The conservative activist behind them, Glen Morgan, took the unusual step of including his name and email address on the mailers, when he legally could have hidden behind the two mysterious political-action committees…
state lawmakers should revive legislation next year that would force these political committees to list their true donors on their advertisements…
In theory, political committees buying independent-expenditure ads are already supposed to list their top-five donors clearly on their advertisements. So are committees urging voters to support or reject ballot initiatives.
But by routing money through vaguely named political-action committees, these political groups may list only these shell PACs in their disclosures, rather than their top individual, union or corporate contributors…

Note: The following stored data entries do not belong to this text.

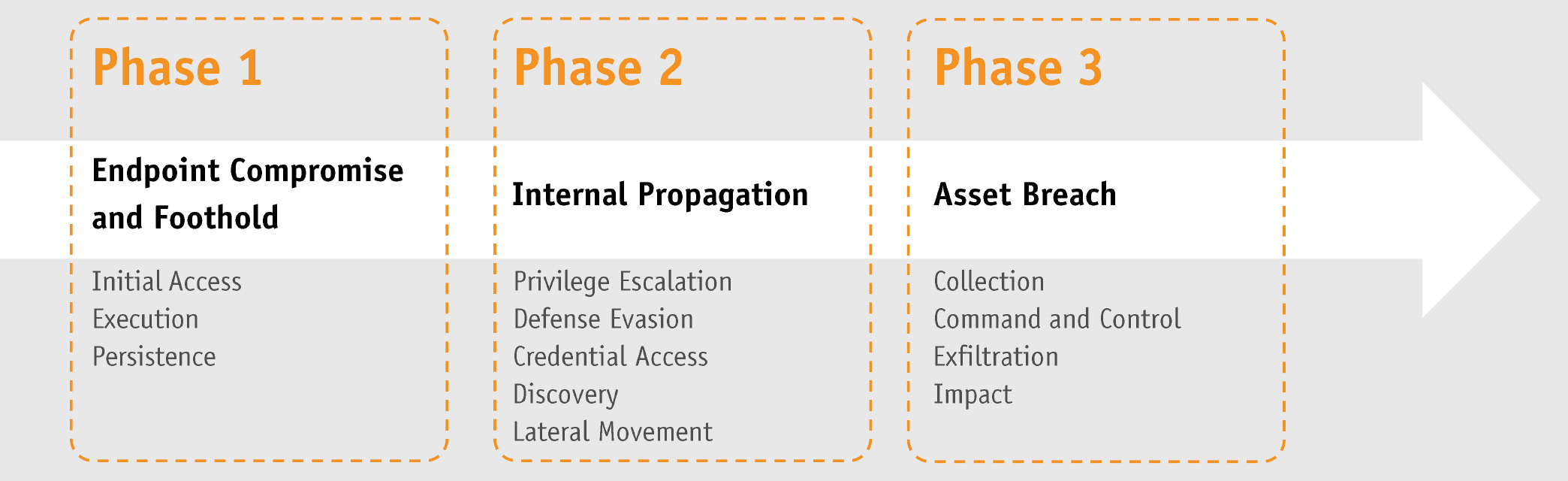 Phase 1

Endpoint Compromise and Foothold

Initial Access
Execution
Persistence

Phase 2

Internal Propagation

Privilege Escalation
Defense Evasion
Credential Access
Discovery
Lateral Movement

Phase 3

Asset Breach

Collection
Command and Control
Exfiltration
Impact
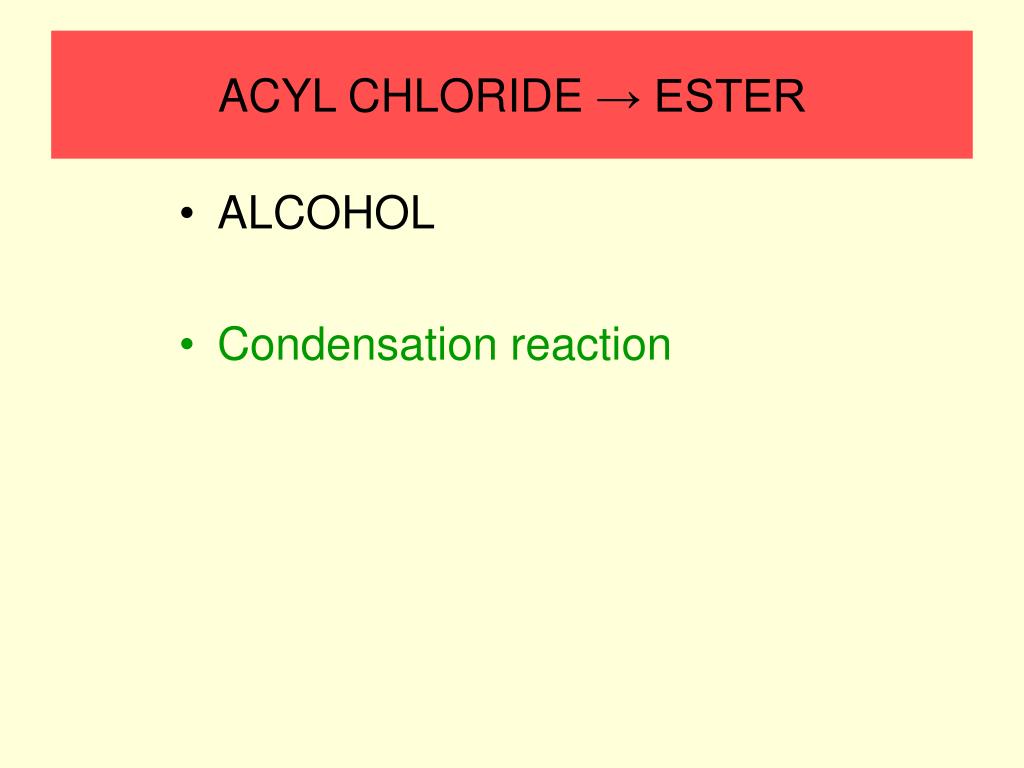 ACYL CHLORIDE → ESTER

• ALCOHOL

• Condensation reaction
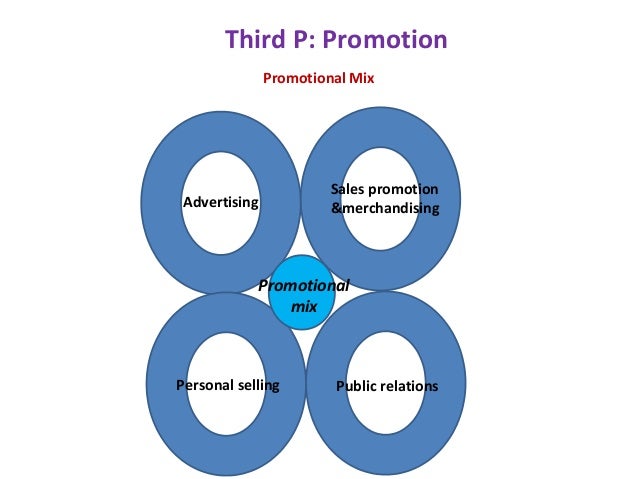 Third P: Promotion

Promotional Mix

Advertising

Sales promotion &merchandising

Promotional mix

Personal selling

Public relations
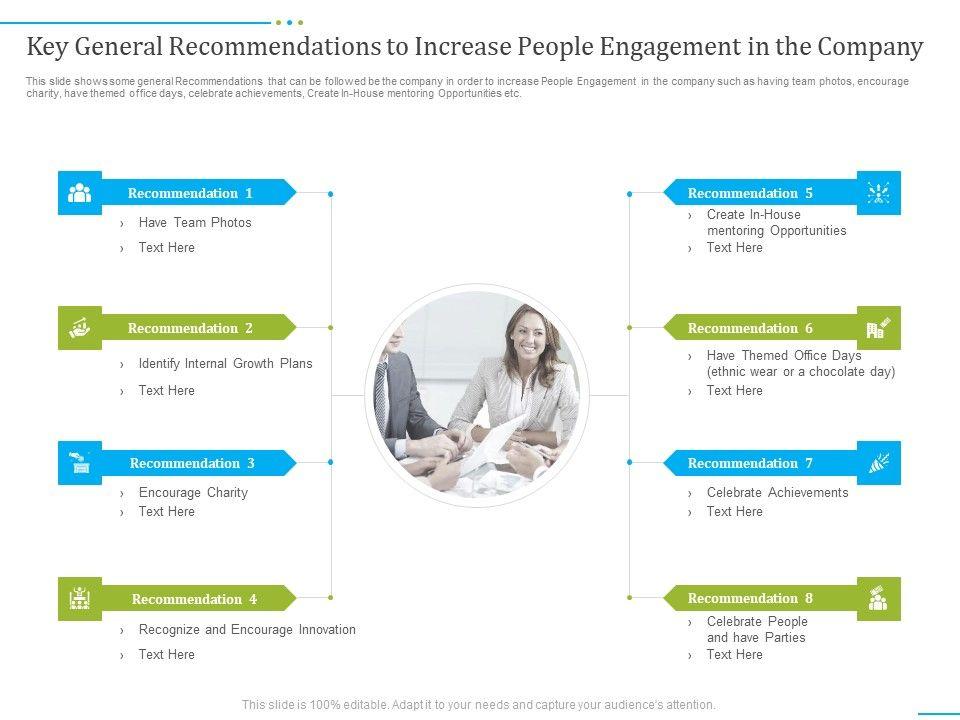 Key General Recommendations to Increase People Engagement in the Company

This slide shows some general Recommendations that can be followed be the company in order to increase People Engagement in the company such as having team photos, encourage charity, have themed office days, celebrate achievements, Create In-House mentoring Opportunities etc.

Recommendation 1
› Have Team Photos
› Text Here

Recommendation 2
› Identify Internal Growth Plans
› Text Here

Recommendation 3
› Encourage Charity
› Text Here

Recommendation 4
› Recognize and Encourage Innovation
› Text Here

Recommendation 5
› Create In-House mentoring Opportunities
› Text Here

Recommendation 6
› Have Themed Office Days (ethnic wear or a chocolate day)
› Text Here

Recommendation 7
› Celebrate Achievements
› Text Here

Recommendation 8
› Celebrate People and have Parties
› Text Here

This slide is 100% editable. Adapt it to your needs and capture your audience's attention.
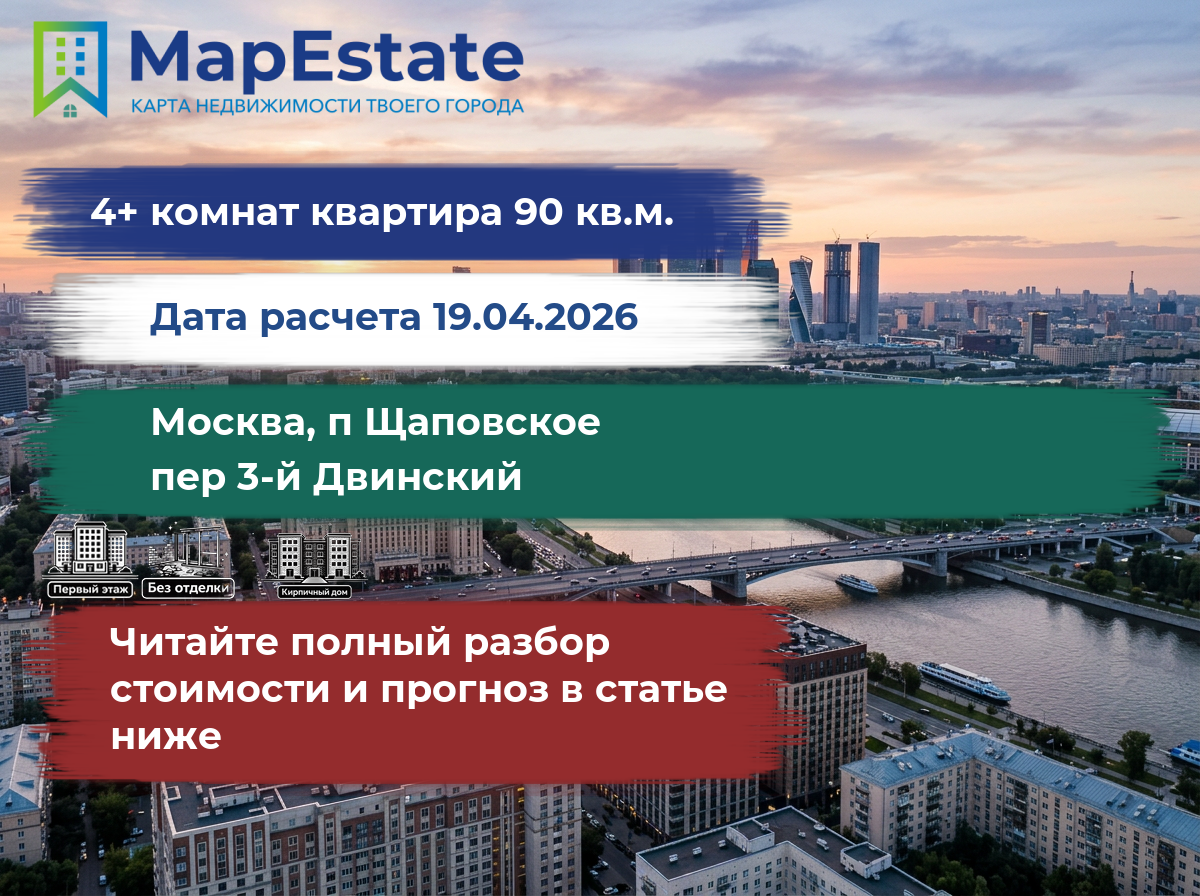 MapEstate
КАРТА НЕДВИЖИМОСТИ ТВОЕГО ГОРОДА

4+ комнат квартира 90 кв.м.

Дата расчета 19.04.2026

Москва, п Щаповское
пер 3-й Двинский

Первый этаж
Без отделки
Кирпичный дом

Читайте полный разбор стоимости и прогноз в статье ниже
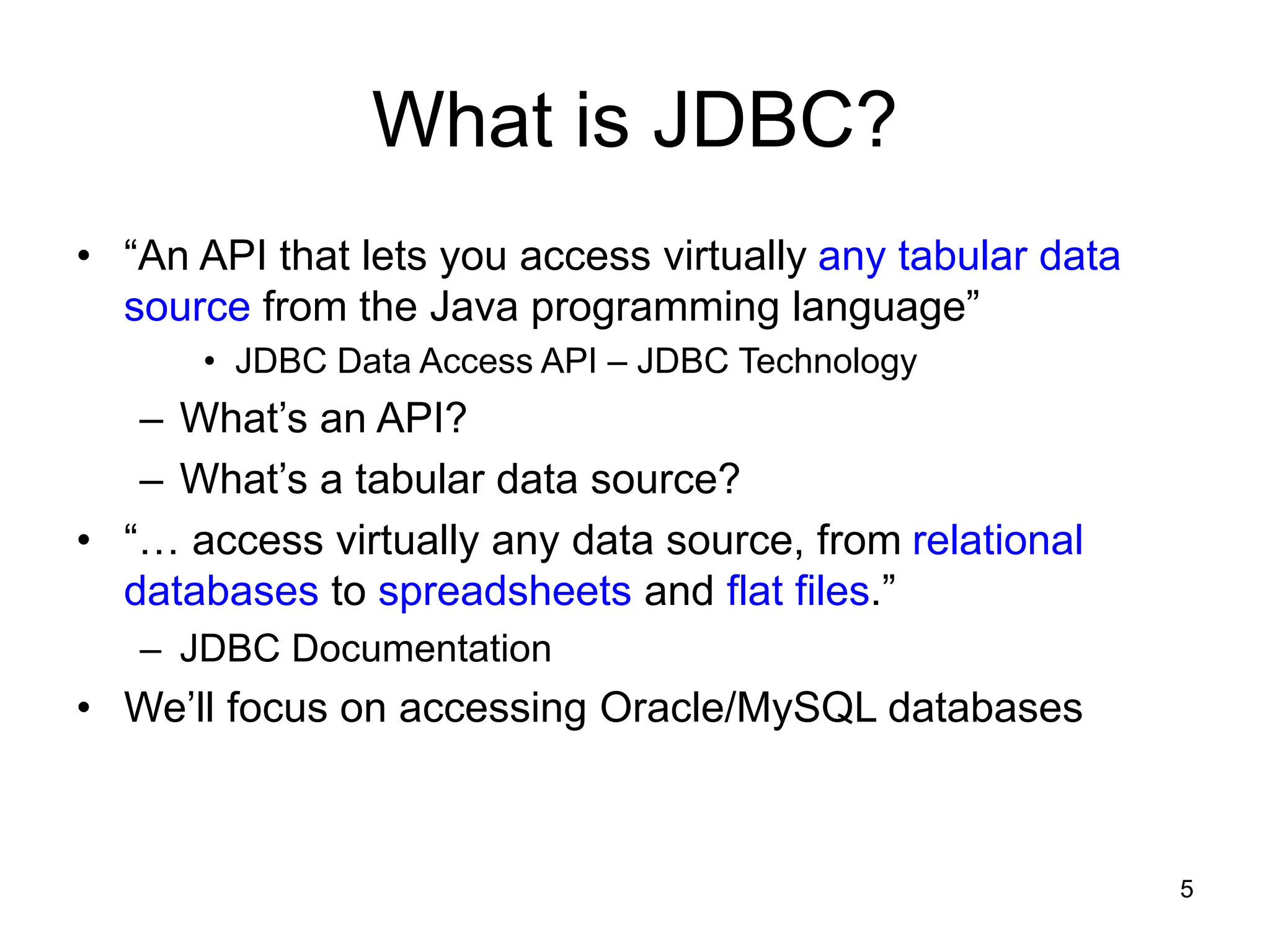 What is JDBC?

• “An API that lets you access virtually any tabular data source from the Java programming language”
  • JDBC Data Access API – JDBC Technology
– What’s an API?
– What’s a tabular data source?
• “… access virtually any data source, from relational databases to spreadsheets and flat files.”
– JDBC Documentation
• We’ll focus on accessing Oracle/MySQL databases

5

Sneaky use of interconnected PACs also played a role in one of the state’s biggest campaign-finance scandals, this one orchestrated by Democratic groups. In 2010, the liberal political consulting firm Moxie Media was working to elect a progressive Democrat, Nick Harper, to replace a more moderate Democratic state senator, Jean Berkey, in Everett’s 38th District.
Shortly before the August primary, Moxie created PACs with conservative-sounding names to attack Berkey as being too liberal. Those PACs sent out mailers and robocalls urging conservative voters to instead cast their ballots for a little-known third party candidate, Rod Reiger…
While Moxie Media was slapped with a six-figure fine over its actions, Morgan appears to have avoided some of the same reporting errors (which went far beyond layering PACs).